L’aquaponie, comment ça marche ?

L’aquaponie, c’est un système où poissons et plantes vivent ensemble et s’entraident. Dans le bassin, les poissons produisent des déchets. Ces déchets, au lieu de polluer l’eau, deviennent un engrais pour les plantes grâce à l’action de bactéries. Les plantes absorbent ces nutriments pour pousser, et en filtrant l’eau, elles permettent de la renvoyer propre vers les poissons.

Résultat :

  • on produit des légumes frais et des protéines animales sur une petite surface ;
  • on utilise beaucoup moins d’eau qu’un jardin classique ;
  • on n’a pas besoin de pesticides, car tout le système repose sur l’équilibre entre poissons, plantes et micro‑organismes.

Après l’école de Daubin, un deuxième chantier pour l’ESAT

Ce chantier de Baimbridge n’arrive pas par hasard. En 2025, l’ESAT La Ravine Bleue avait déjà participé à la création d’un premier système d’aquaponie à l’école primaire Robert Fréti de Daubin, à Petit‑Bourg.

Là‑bas, les enfants découvrent comment on peut produire des légumes autrement, en respectant le vivant et les ressources naturelles, grâce à un jardin nourricier qui combine aquaponie, potager en pleine terre et arbres fruitiers. L’expérience de Daubin a permis de tester l’aquaponie en milieu scolaire et de donner aux équipes de l’ESAT une solide expérience, qu’elles mettent aujourd’hui au service des habitants de Baimbridge.

À Baimbridge comme à Daubin, ce jardin d’eau devient un outil pour parler d’alimentation, de biodiversité, de respect de l’environnement, mais aussi de solidarité et de vie de quartier.

Mettre en lumière les compétences des travailleurs de l’ESAT

Derrière ces belles installations, il y a un travail précis et exigeant. Les travailleurs de l’ESAT La Ravine Bleue, tous en situation de handicap, ont participé à la conception, à l’assemblage et à la mise en place des systèmes d’aquaponie.

Ils interviennent sur la structure, le circuit d’eau, les plantations, et contribuent à la maintenance du dispositif.
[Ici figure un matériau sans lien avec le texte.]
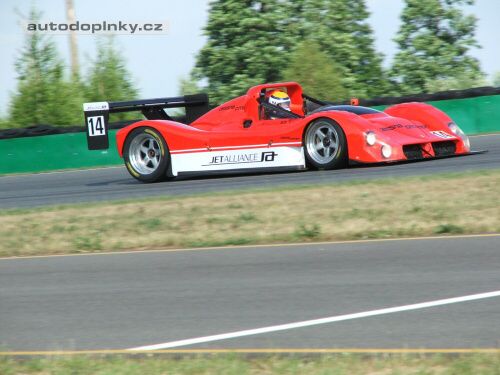 SCC a Interserie m��� do �R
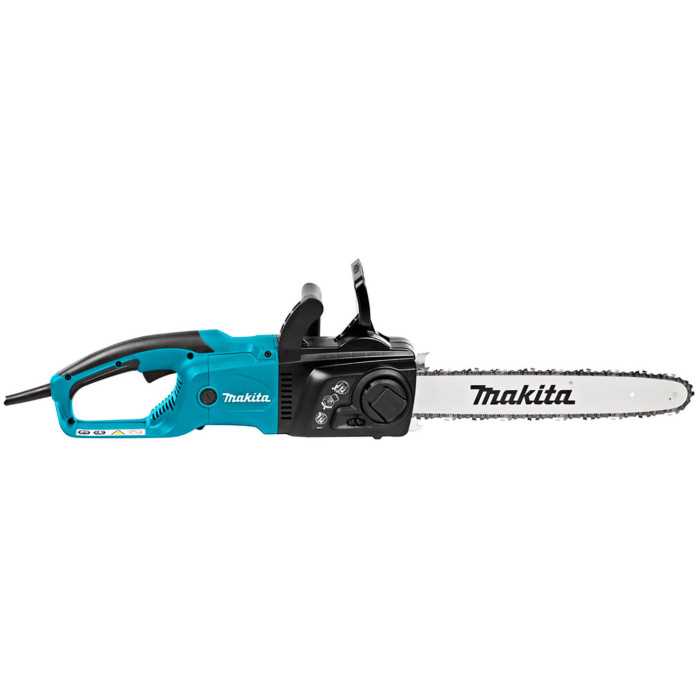 Как избежать перегрева при натяжке цепи на Makita UC4041A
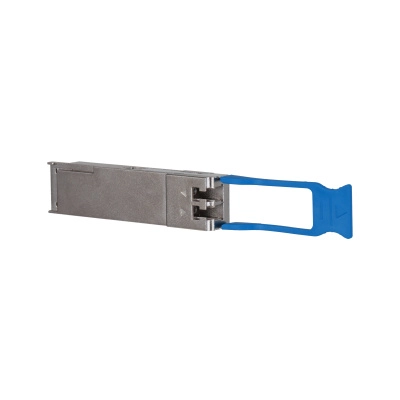 Dahua qsfp-1310-10-smf doble fibra monomodo puerto lc envío de 1310 nm y recepción de 1310 nm distancia de transmisión hasta 10 km.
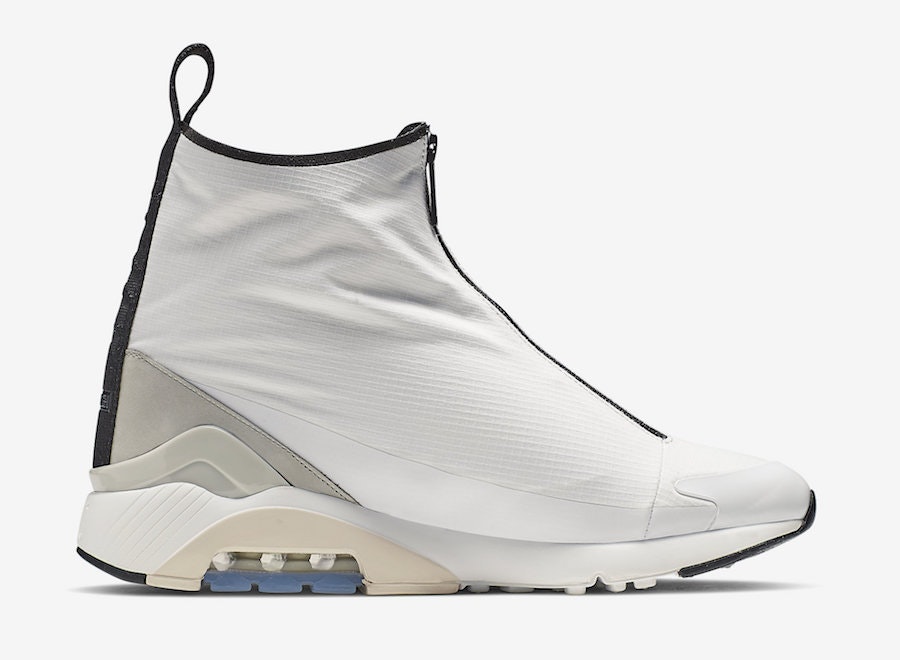 Ambush x Nike Air Max 180 Hi "Light Bone"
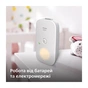 Радіоняня Philips AVENT цифрова (SCD502/26) - зменшене зображення 6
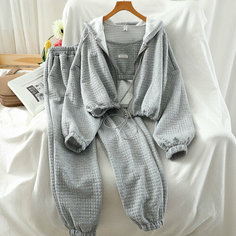 Костюм спортивный STARTOVALI, размер 48, gray
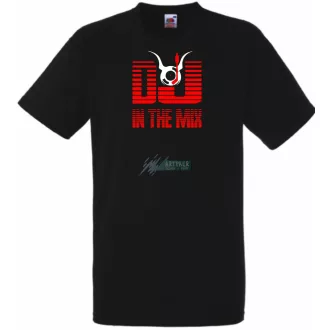 DJ Devil - In The Mix férfi rövid ujjú póló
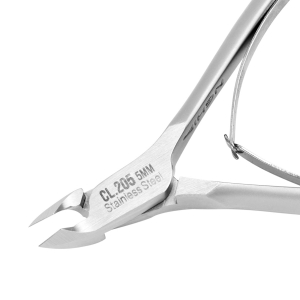 Nghia export cuticle nippers CL.205 12 (5 MM) (148425)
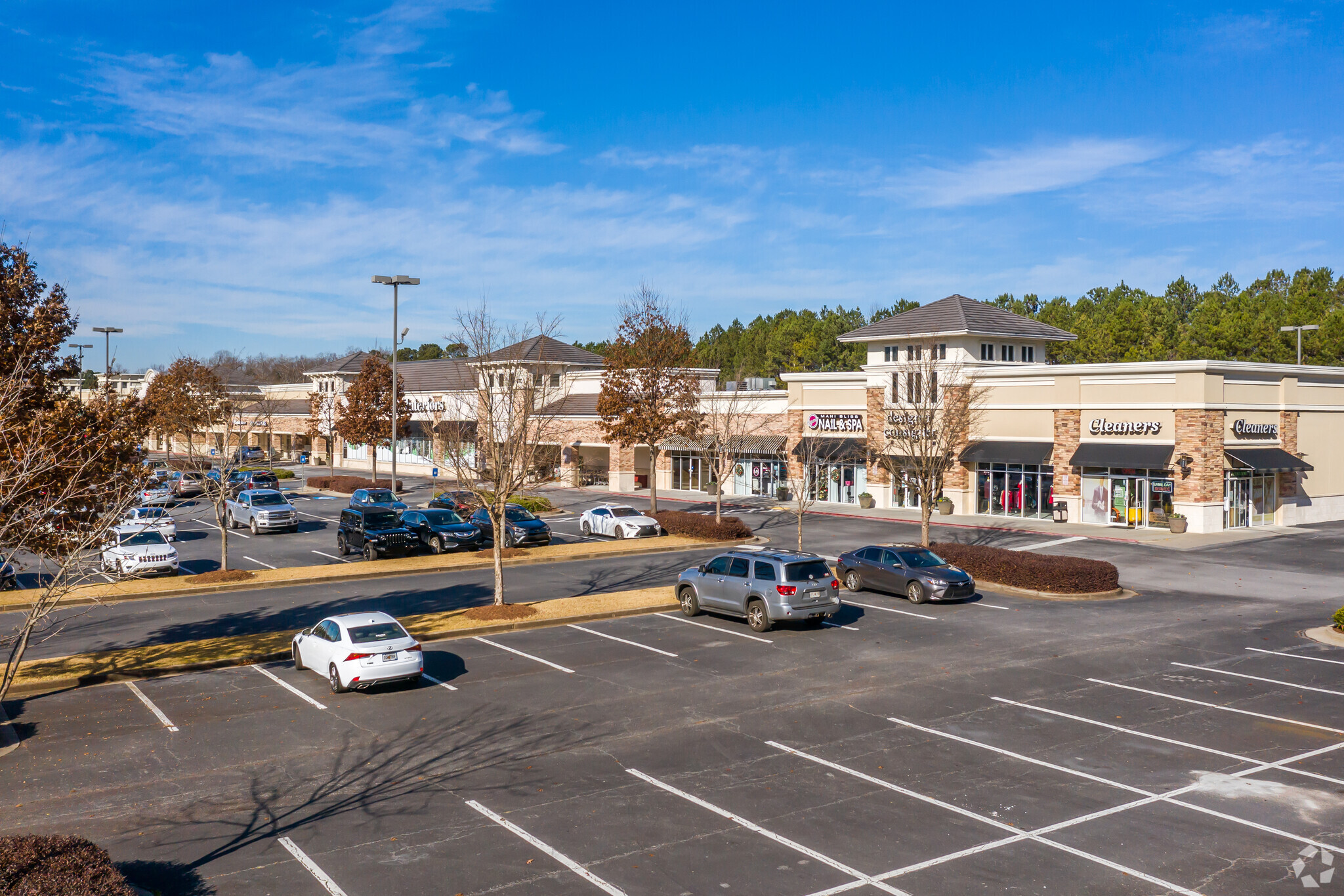 670 N Main St, Alpharetta, GA for lease Building Photo- Image 1 of 5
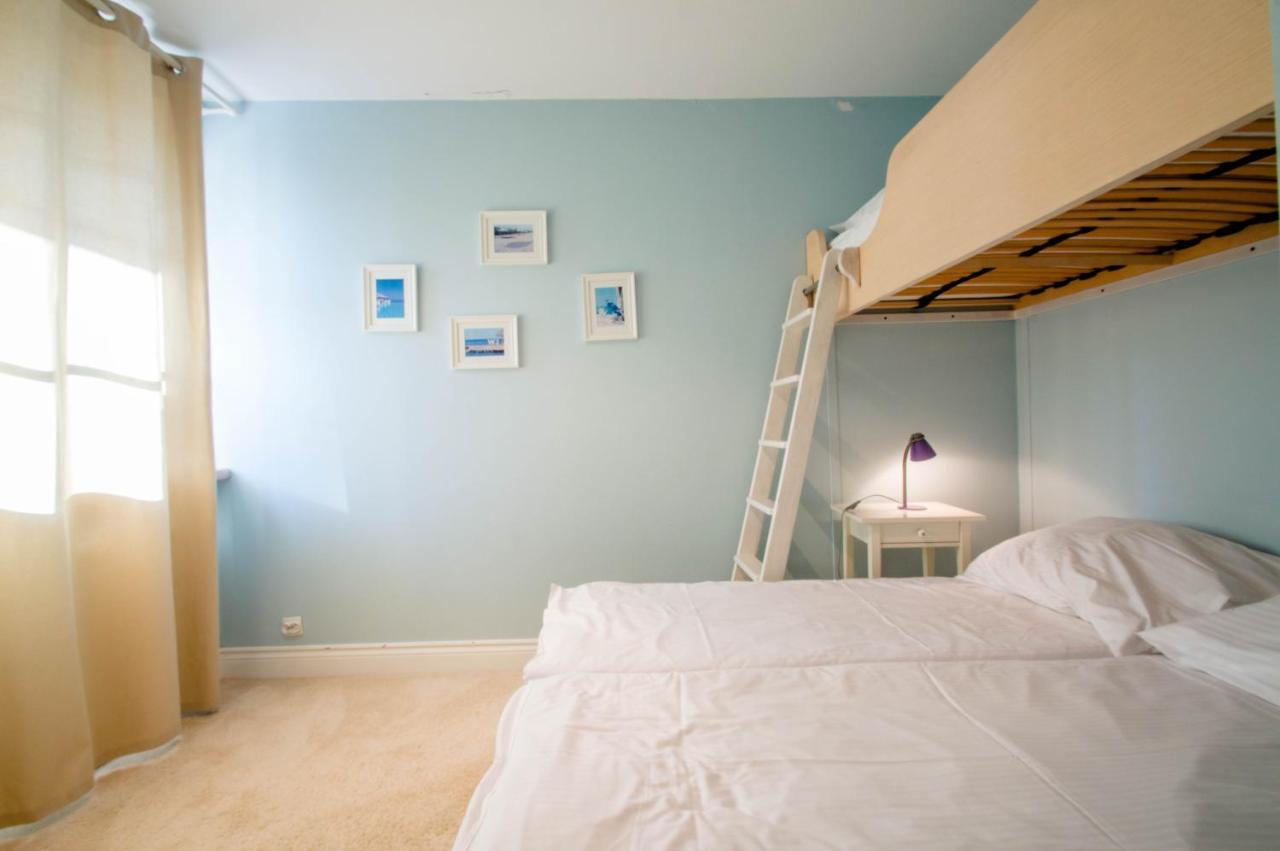 Grand Apartments Сопот Экстерьер фото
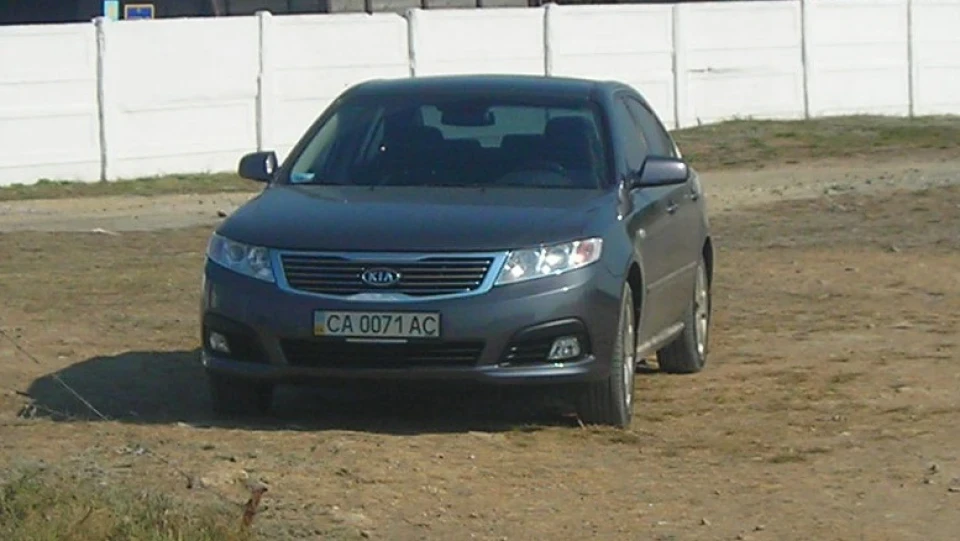 KIA Magentis АКПП, Модельний ряд 2009 2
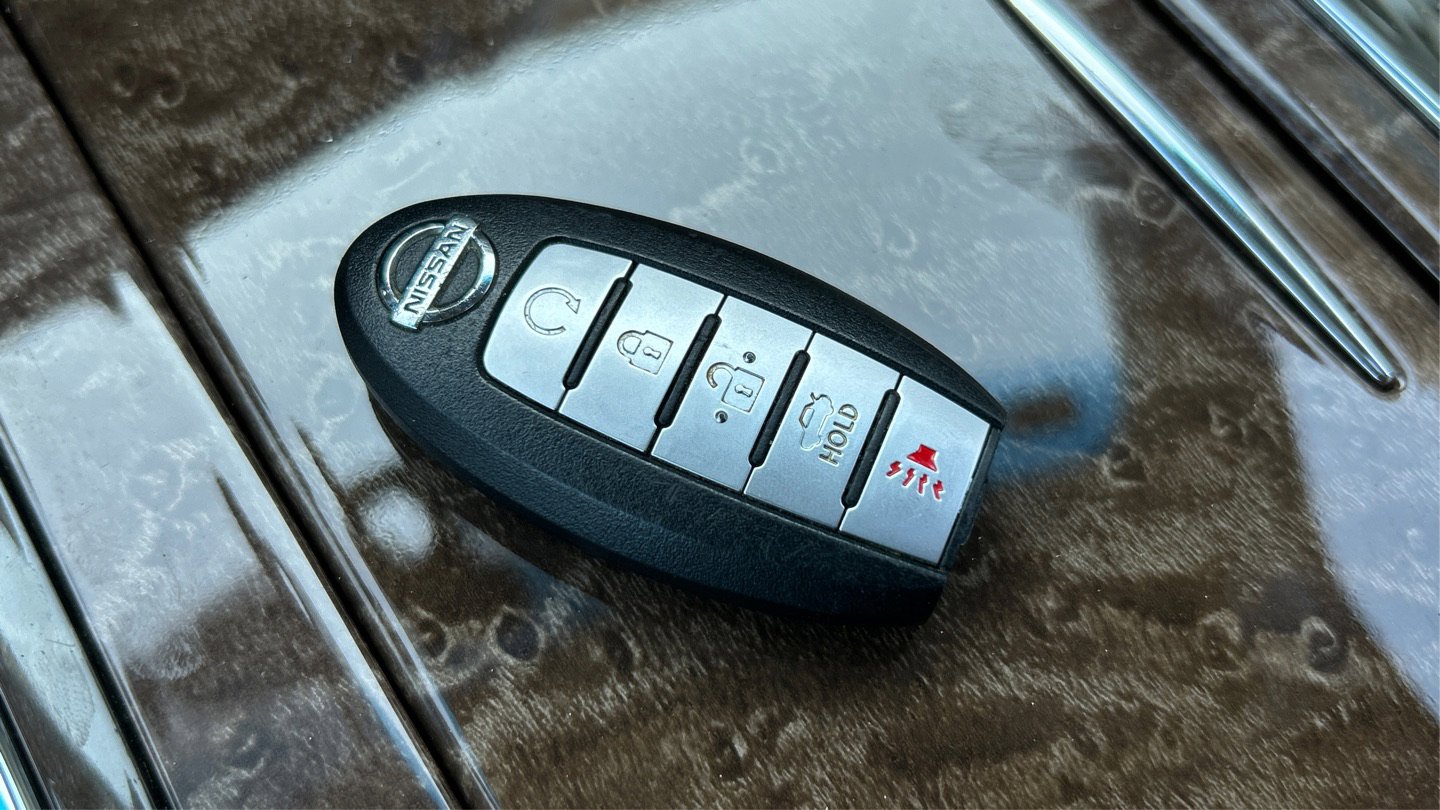 2016 INFINITI Qx80 2WD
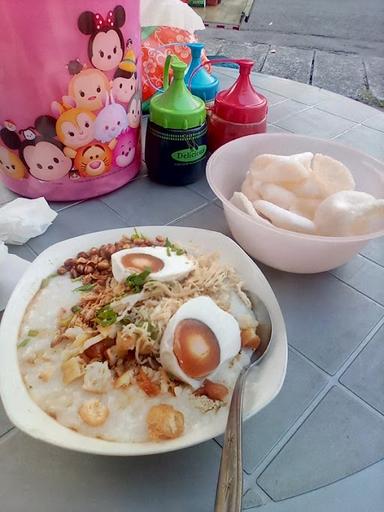 BUBUR AYAM JAKARTA PADA SUKA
Leur savoir‑faire est reconnu par les partenaires et par les habitants, qui découvrent le niveau de compétence nécessaire pour faire fonctionner un système aussi fin et vivant.

En donnant une visibilité à ce travail, les projets de Daubin et de Baimbridge montrent que les personnes en situation de handicap sont pleinement capables de porter des chantiers innovants, utiles au territoire et à la transition écologique. Ils rappellent que l’inclusion, c’est aussi reconnaître les talents et les responsabilités que chacun peut assumer.